In an epoch we take our input, namely all of our data and run it through the entire neural network. Then we find our predictions, we calculate the error, namely, how far they are from where their actual labels. And finally, we back-propagate this error in order to update the weights in the neural network.

This will give us a better boundary for predicting our data. *__This is done for all the data__*

![](images/batch_stochastic_gradient_descent_2.png)

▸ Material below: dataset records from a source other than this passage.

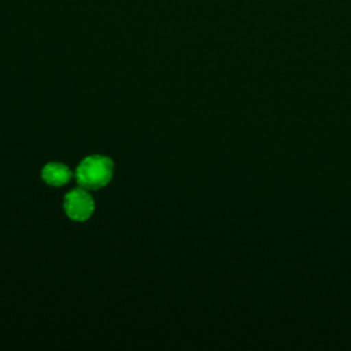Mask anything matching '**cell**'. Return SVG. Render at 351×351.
<instances>
[{
  "instance_id": "obj_3",
  "label": "cell",
  "mask_w": 351,
  "mask_h": 351,
  "mask_svg": "<svg viewBox=\"0 0 351 351\" xmlns=\"http://www.w3.org/2000/svg\"><path fill=\"white\" fill-rule=\"evenodd\" d=\"M71 170L64 163L51 162L47 163L41 170L43 180L52 186H62L71 180Z\"/></svg>"
},
{
  "instance_id": "obj_2",
  "label": "cell",
  "mask_w": 351,
  "mask_h": 351,
  "mask_svg": "<svg viewBox=\"0 0 351 351\" xmlns=\"http://www.w3.org/2000/svg\"><path fill=\"white\" fill-rule=\"evenodd\" d=\"M63 207L69 218L82 222L86 221L95 210V202L85 188H75L66 193Z\"/></svg>"
},
{
  "instance_id": "obj_1",
  "label": "cell",
  "mask_w": 351,
  "mask_h": 351,
  "mask_svg": "<svg viewBox=\"0 0 351 351\" xmlns=\"http://www.w3.org/2000/svg\"><path fill=\"white\" fill-rule=\"evenodd\" d=\"M112 173L114 163L108 156L90 155L77 166L75 180L85 189H99L111 181Z\"/></svg>"
}]
</instances>
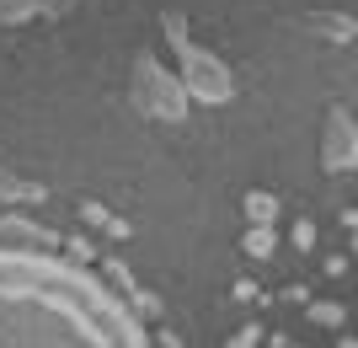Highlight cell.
I'll use <instances>...</instances> for the list:
<instances>
[{"mask_svg":"<svg viewBox=\"0 0 358 348\" xmlns=\"http://www.w3.org/2000/svg\"><path fill=\"white\" fill-rule=\"evenodd\" d=\"M337 348H358V337H337Z\"/></svg>","mask_w":358,"mask_h":348,"instance_id":"cell-22","label":"cell"},{"mask_svg":"<svg viewBox=\"0 0 358 348\" xmlns=\"http://www.w3.org/2000/svg\"><path fill=\"white\" fill-rule=\"evenodd\" d=\"M64 252H70V258H80V263H91V258H96V246H91L86 236H70V242H64Z\"/></svg>","mask_w":358,"mask_h":348,"instance_id":"cell-14","label":"cell"},{"mask_svg":"<svg viewBox=\"0 0 358 348\" xmlns=\"http://www.w3.org/2000/svg\"><path fill=\"white\" fill-rule=\"evenodd\" d=\"M0 198H11V204H43L48 188H43V182H27V177H16V172L0 167Z\"/></svg>","mask_w":358,"mask_h":348,"instance_id":"cell-5","label":"cell"},{"mask_svg":"<svg viewBox=\"0 0 358 348\" xmlns=\"http://www.w3.org/2000/svg\"><path fill=\"white\" fill-rule=\"evenodd\" d=\"M241 209H246L252 225H273V220H278V198H273L268 188H252V193L241 198Z\"/></svg>","mask_w":358,"mask_h":348,"instance_id":"cell-7","label":"cell"},{"mask_svg":"<svg viewBox=\"0 0 358 348\" xmlns=\"http://www.w3.org/2000/svg\"><path fill=\"white\" fill-rule=\"evenodd\" d=\"M278 300H289V305H310V284H284V295Z\"/></svg>","mask_w":358,"mask_h":348,"instance_id":"cell-16","label":"cell"},{"mask_svg":"<svg viewBox=\"0 0 358 348\" xmlns=\"http://www.w3.org/2000/svg\"><path fill=\"white\" fill-rule=\"evenodd\" d=\"M343 225H348V236H353V252H358V209L343 214Z\"/></svg>","mask_w":358,"mask_h":348,"instance_id":"cell-20","label":"cell"},{"mask_svg":"<svg viewBox=\"0 0 358 348\" xmlns=\"http://www.w3.org/2000/svg\"><path fill=\"white\" fill-rule=\"evenodd\" d=\"M268 343V337H262V327H257V321H246V327H236V333H230V343L224 348H262Z\"/></svg>","mask_w":358,"mask_h":348,"instance_id":"cell-10","label":"cell"},{"mask_svg":"<svg viewBox=\"0 0 358 348\" xmlns=\"http://www.w3.org/2000/svg\"><path fill=\"white\" fill-rule=\"evenodd\" d=\"M348 273V258H327V279H343Z\"/></svg>","mask_w":358,"mask_h":348,"instance_id":"cell-19","label":"cell"},{"mask_svg":"<svg viewBox=\"0 0 358 348\" xmlns=\"http://www.w3.org/2000/svg\"><path fill=\"white\" fill-rule=\"evenodd\" d=\"M161 348H182V337L177 333H161Z\"/></svg>","mask_w":358,"mask_h":348,"instance_id":"cell-21","label":"cell"},{"mask_svg":"<svg viewBox=\"0 0 358 348\" xmlns=\"http://www.w3.org/2000/svg\"><path fill=\"white\" fill-rule=\"evenodd\" d=\"M80 220H86V225H102V230H107L113 209H107V204H96V198H80Z\"/></svg>","mask_w":358,"mask_h":348,"instance_id":"cell-13","label":"cell"},{"mask_svg":"<svg viewBox=\"0 0 358 348\" xmlns=\"http://www.w3.org/2000/svg\"><path fill=\"white\" fill-rule=\"evenodd\" d=\"M358 167V123L343 102L327 107V123H321V172H353Z\"/></svg>","mask_w":358,"mask_h":348,"instance_id":"cell-3","label":"cell"},{"mask_svg":"<svg viewBox=\"0 0 358 348\" xmlns=\"http://www.w3.org/2000/svg\"><path fill=\"white\" fill-rule=\"evenodd\" d=\"M32 16H43V0H0V27H22Z\"/></svg>","mask_w":358,"mask_h":348,"instance_id":"cell-8","label":"cell"},{"mask_svg":"<svg viewBox=\"0 0 358 348\" xmlns=\"http://www.w3.org/2000/svg\"><path fill=\"white\" fill-rule=\"evenodd\" d=\"M134 311H139V316H150V321H155V316L166 311V305H161V295H155V289H134Z\"/></svg>","mask_w":358,"mask_h":348,"instance_id":"cell-12","label":"cell"},{"mask_svg":"<svg viewBox=\"0 0 358 348\" xmlns=\"http://www.w3.org/2000/svg\"><path fill=\"white\" fill-rule=\"evenodd\" d=\"M129 230H134V225H129L123 214H113V220H107V236H118V242H123V236H129Z\"/></svg>","mask_w":358,"mask_h":348,"instance_id":"cell-18","label":"cell"},{"mask_svg":"<svg viewBox=\"0 0 358 348\" xmlns=\"http://www.w3.org/2000/svg\"><path fill=\"white\" fill-rule=\"evenodd\" d=\"M166 27V43H171V54L182 60V81H187V91H193V102H230L236 97V76H230V64L220 60V54H209V48L193 43V32H187V16L182 11H166L161 16Z\"/></svg>","mask_w":358,"mask_h":348,"instance_id":"cell-1","label":"cell"},{"mask_svg":"<svg viewBox=\"0 0 358 348\" xmlns=\"http://www.w3.org/2000/svg\"><path fill=\"white\" fill-rule=\"evenodd\" d=\"M289 242H294L299 252H310V246H315V220H305V214H294V230H289Z\"/></svg>","mask_w":358,"mask_h":348,"instance_id":"cell-11","label":"cell"},{"mask_svg":"<svg viewBox=\"0 0 358 348\" xmlns=\"http://www.w3.org/2000/svg\"><path fill=\"white\" fill-rule=\"evenodd\" d=\"M305 316H310L315 327H343V321H348V311H343L337 300H310V305H305Z\"/></svg>","mask_w":358,"mask_h":348,"instance_id":"cell-9","label":"cell"},{"mask_svg":"<svg viewBox=\"0 0 358 348\" xmlns=\"http://www.w3.org/2000/svg\"><path fill=\"white\" fill-rule=\"evenodd\" d=\"M129 102H134L145 118L182 123V118H187L193 91H187V81H182V76H171L155 54H139V60H134V81H129Z\"/></svg>","mask_w":358,"mask_h":348,"instance_id":"cell-2","label":"cell"},{"mask_svg":"<svg viewBox=\"0 0 358 348\" xmlns=\"http://www.w3.org/2000/svg\"><path fill=\"white\" fill-rule=\"evenodd\" d=\"M230 295H236L241 305H252V300H262V289H257L252 279H236V289H230Z\"/></svg>","mask_w":358,"mask_h":348,"instance_id":"cell-15","label":"cell"},{"mask_svg":"<svg viewBox=\"0 0 358 348\" xmlns=\"http://www.w3.org/2000/svg\"><path fill=\"white\" fill-rule=\"evenodd\" d=\"M305 32L310 38H321V43H353L358 38V16H348V11H310L305 16Z\"/></svg>","mask_w":358,"mask_h":348,"instance_id":"cell-4","label":"cell"},{"mask_svg":"<svg viewBox=\"0 0 358 348\" xmlns=\"http://www.w3.org/2000/svg\"><path fill=\"white\" fill-rule=\"evenodd\" d=\"M80 0H43V16H64V11H75Z\"/></svg>","mask_w":358,"mask_h":348,"instance_id":"cell-17","label":"cell"},{"mask_svg":"<svg viewBox=\"0 0 358 348\" xmlns=\"http://www.w3.org/2000/svg\"><path fill=\"white\" fill-rule=\"evenodd\" d=\"M241 252L252 263H268L273 252H278V236H273V225H246V236H241Z\"/></svg>","mask_w":358,"mask_h":348,"instance_id":"cell-6","label":"cell"}]
</instances>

The idea behind `Stochastic gradient descent` is simply that we take subsets of data, run them through the neural network, calculate the gradient of the error function based on those points and then move one step in that direction. We still want to use all our data:
* We split the data into several batches (Ex: 24 points, we split in 4 of 6 point each).
* We take the points in the first batch and we run them throught the neural network, calculate the error and its gradients and back-propagate to update weights. 
* This will give us new weights, which will define a better boundary region.
* Now, we take the points in the second batch and we do the same thing.
* And then we do the same thing for the 3rd and 4th batch. 
* This took us 4 steps, while with normal gradient descent takes ony one with all the data.
* The 4 steps where less accurate, but in practice it's much better to take a bunch of slightly inaccurate steps than to take one good one.

![](images/batch_stochastic_gradient_descent_3.png)


### Learning Rate Decay

General rule to choose learnig rate:
If your learning rate is too big then you are taking huge steps which could be fast at the beginning but you may miss the minimum and keep going, which will make your model pretty chaotic.
If you have small learing rate, you will make steady steps and have a better chance of arriving to your local minumum.

![](images/learning_rate_1.png)

*__RULE__*: if your model is not working, decrease the learning rate.

![](images/learning_rate_2.png)

```
The best learning rate are those who decrease as the model is getting closer to a solution.
```

### Momentum


We can take the average of the previous steps, even better we can weight them, then the previous step matters a lot and the steps before that matter less and less.


![](images/momentum_1.png)

*__Momentum__* is a constant beta ($\beta$) between 0 and 1 that attaches to the steps as follows:
* the previous step gets multiplied by 1,
* the one before, by beta, the one before, by beta squared, the one before by cubed, etc

In this way the steps that happened a long time ago will matter less than the ones that happened recently. We can see that gets us over the hump. Once we get to the global minumum, it will still be pushing us away a bit but not as much.